An ever-increasing number of professors are teaching creative thinking skills as part of higher education curriculum. As with other disciplines, these teachers are facing an onset of unique obstacles.

Joining New Forums Press are Eastern Kentucky University’s Co-Directors of the Teaching & Learning Center (Ph.D. Charlie Sweet and Ph.D. Hal Blythe) as well as the Director of the Noel Studio for Academic Creativity (Ph.D. Russell Carpenter). In this interview, they share how professors can overcome obstacles common to both teaching creatively and teaching applied creative thinking.

Follow the discussion and submit questions on Twitter at #ScholarChat.

Teaching Creative Thinking Skills Key Takeaways

As the professor, you are expected to know everything in your discipline. That approach is not always the case in the creative classroom. You’re looking to the students to develop new knowledge and contribute to the conversation.
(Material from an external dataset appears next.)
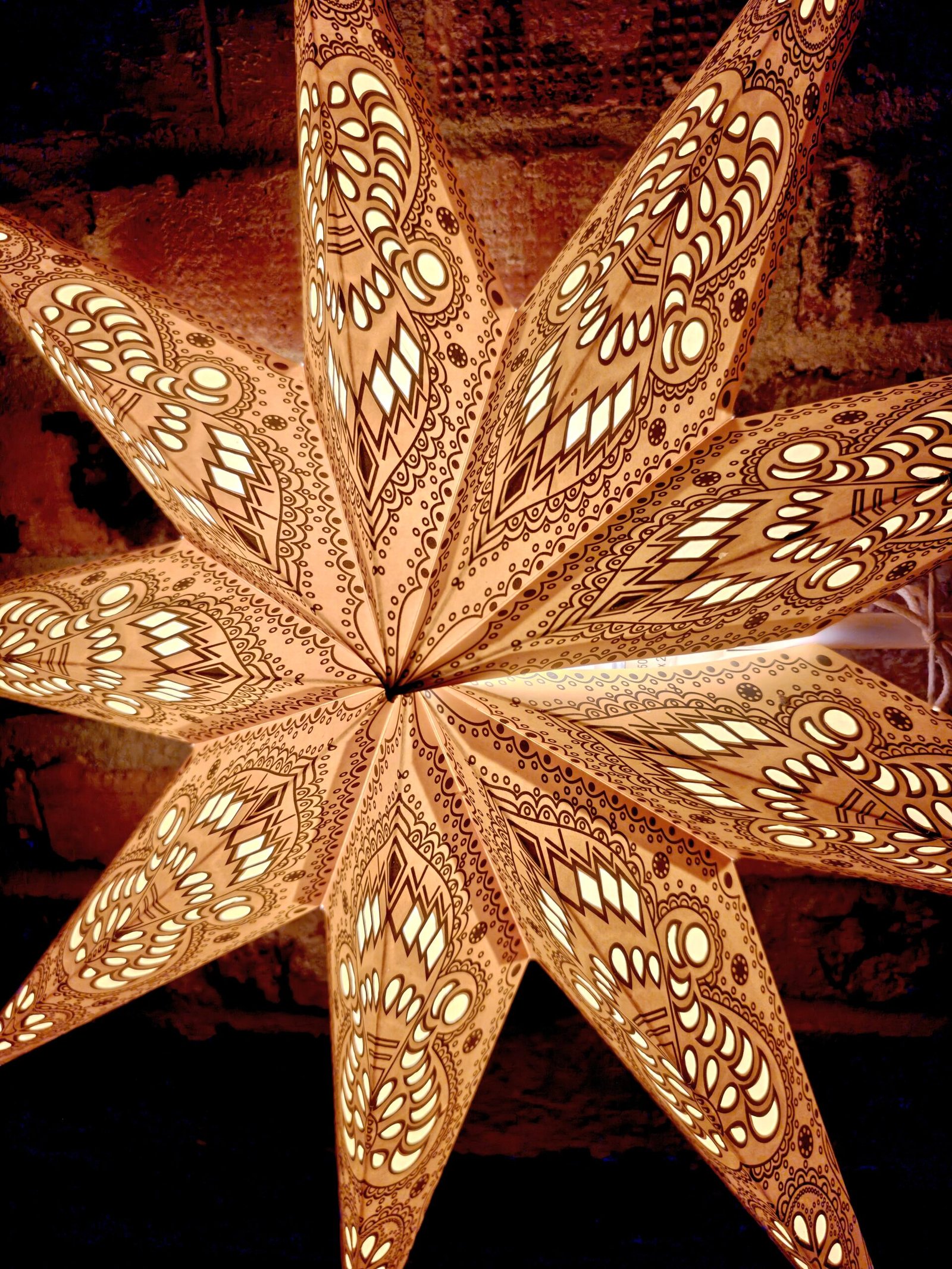 40. gul Julstjärna 9 armar tänd närbild Hängande julstjärna i papper, adventsstjärna för fönster med dekorativt mönster.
When it comes to the creative classroom, a different set of demands emerges. While you are the subject-matter-expert, you have to know when it’s best to get out of the way and let students take over—i.e., let the students guide each other and the class.

  1. Cede some control. Teaching creative thinking skills, then, necessitates being willing to surrender some authority to the students. You have to be willing to watch them make mistakes, even when you know they’re going down a dead-end road. Rather than constantly correcting or micro-managing, you have to let students go down that road to find out it’s a dead end.  To teach creativity effectively is to relinquish authority so students will have the opportunity to share ideas that are new, provisional, or non-tested. (Tweet this quote.) This process helps determine the success of a truly creative classroom.
  2. Model. You’re not just a mentor. You have to exhibit creativity both in what you teach and the way you teach it. (Tweet this quote.)
  3. Start small.  The project of changing from a traditional to a creative classroom can be overwhelming. Don’t think you necessarily have to change everything in one semester. Start with one assignment or lecture that could be more engaging or interesting. Collaborate with other professors to teach a class or write an article.
  4. Begin with two premises—all people have the germ of creativity within them, and creative thinking can be nurtured in the classroom.  Teachers will often discover that they are more creative than they originally thought and their definition of creativity is altered. As creativity is often tied to the arts, people in chemistry, physics, social studies, and other fields often believe they cannot be creative. They can be if they are willing to look for the creativity within.
  5. Take risks. Don’t be afraid to let your students fail . . . or yourself.